PMCID: PMC3625939  PMID: 18445948
Bacterial vaginosis; correlates; epidemiology; India; prevalence; sexually transmitted infections
25.  Throwing the dice for the diagnosis of vaginal complaints? 
Backround
Vaginitis is among the most common conditions women are seeking medical care for. Although these infections can easily be treated, the relapse rate is high. This may be due to inadequate use of the diagnostic potential.
Methods
We evaluated the misjudgement rate of the aetiology of vaginal complaints.
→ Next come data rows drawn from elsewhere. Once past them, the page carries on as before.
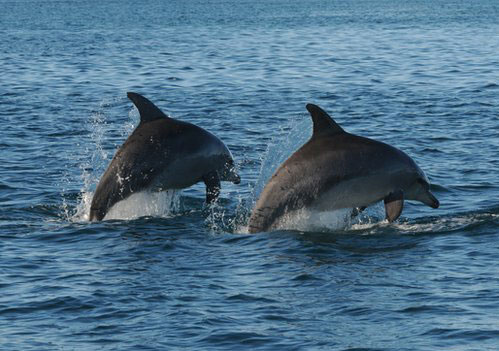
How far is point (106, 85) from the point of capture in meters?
40.8

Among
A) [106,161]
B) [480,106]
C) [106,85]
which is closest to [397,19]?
[106,85]

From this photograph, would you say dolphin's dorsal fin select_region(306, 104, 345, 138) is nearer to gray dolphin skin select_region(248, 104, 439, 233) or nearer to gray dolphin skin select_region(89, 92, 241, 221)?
gray dolphin skin select_region(248, 104, 439, 233)

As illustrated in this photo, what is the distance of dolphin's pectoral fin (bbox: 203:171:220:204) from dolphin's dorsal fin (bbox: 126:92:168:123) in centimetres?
130

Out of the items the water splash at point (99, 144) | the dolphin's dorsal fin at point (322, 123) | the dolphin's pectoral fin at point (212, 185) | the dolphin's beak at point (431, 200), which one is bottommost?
the water splash at point (99, 144)

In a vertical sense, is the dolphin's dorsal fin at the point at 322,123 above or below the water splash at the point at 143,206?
above

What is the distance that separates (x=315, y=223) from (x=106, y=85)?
2474cm

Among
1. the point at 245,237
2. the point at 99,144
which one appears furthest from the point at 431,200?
the point at 99,144

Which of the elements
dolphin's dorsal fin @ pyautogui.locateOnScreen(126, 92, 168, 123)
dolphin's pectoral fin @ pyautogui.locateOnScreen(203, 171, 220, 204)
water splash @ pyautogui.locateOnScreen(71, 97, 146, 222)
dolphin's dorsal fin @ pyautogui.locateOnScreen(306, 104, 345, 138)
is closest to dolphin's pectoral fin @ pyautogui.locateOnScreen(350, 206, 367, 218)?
dolphin's dorsal fin @ pyautogui.locateOnScreen(306, 104, 345, 138)

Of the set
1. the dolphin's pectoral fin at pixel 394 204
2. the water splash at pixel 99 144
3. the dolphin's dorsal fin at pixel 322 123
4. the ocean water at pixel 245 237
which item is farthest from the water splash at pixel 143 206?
the dolphin's pectoral fin at pixel 394 204

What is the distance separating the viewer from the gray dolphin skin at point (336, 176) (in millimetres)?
16750

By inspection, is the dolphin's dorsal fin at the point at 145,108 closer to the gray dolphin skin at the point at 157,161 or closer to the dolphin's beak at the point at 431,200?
the gray dolphin skin at the point at 157,161

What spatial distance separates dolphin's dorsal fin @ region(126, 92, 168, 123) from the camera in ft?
59.9

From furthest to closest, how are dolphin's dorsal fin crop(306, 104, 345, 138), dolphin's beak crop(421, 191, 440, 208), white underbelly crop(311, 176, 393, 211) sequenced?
dolphin's beak crop(421, 191, 440, 208), white underbelly crop(311, 176, 393, 211), dolphin's dorsal fin crop(306, 104, 345, 138)

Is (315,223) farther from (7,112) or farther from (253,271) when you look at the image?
(7,112)
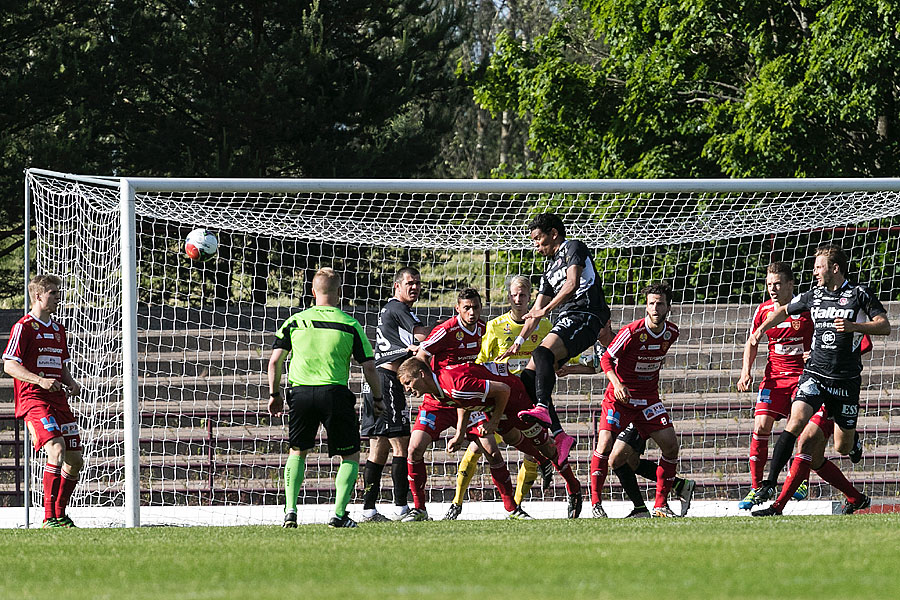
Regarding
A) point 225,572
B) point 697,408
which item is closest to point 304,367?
point 225,572

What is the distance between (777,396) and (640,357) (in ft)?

A total of 220 vaginal samples from women with a vaginal complaint were obtained and analysed for numbers of total lactobacilli, H2O2-producing lactobacilli, total aerobic cell counts and total anaerobic cell counts including bifidobacteria, Bacteroides spp., Prevotella spp. Additionally, the presence of Atopobium vaginae, Gardnerella vaginalis, Candida spp. and Trichomonas vaginalis was evaluated by DNA-hybridisation using the PCR and Affirm VPIII Microbial Identification Test, respectively.
Results
The participating physicians diagnosed Bacterial vaginosis (BV) as origin of discomfort in 80 cases, candidiasis in 109 cases and mixed infections in 8 cases. However, a present BV, defined as lack of H2O2-lactobacilli, presence of marker organisms, such as G. vaginalis, Bacteroides spp. or Atopobium vaginae, and an elevated pH were identified in only 45 cases of the women examined. Candida spp. were detected in 46 cases. Interestingly, an elevated pH corresponded solely to the presence of Atopobium vaginae, which was detected in 11 cases.
Conclusion
Errors in the diagnosis of BV and candida vulvovaginitis (CV) were high. Interestingly, the cases of misjudgement of CV (77%) were more numerous than that of BV (61%). The use of Amsel criteria or microscopy did not reduce the number of misinterpretations. The study reveals that the misdiagnosis of vaginal complaints is rather high.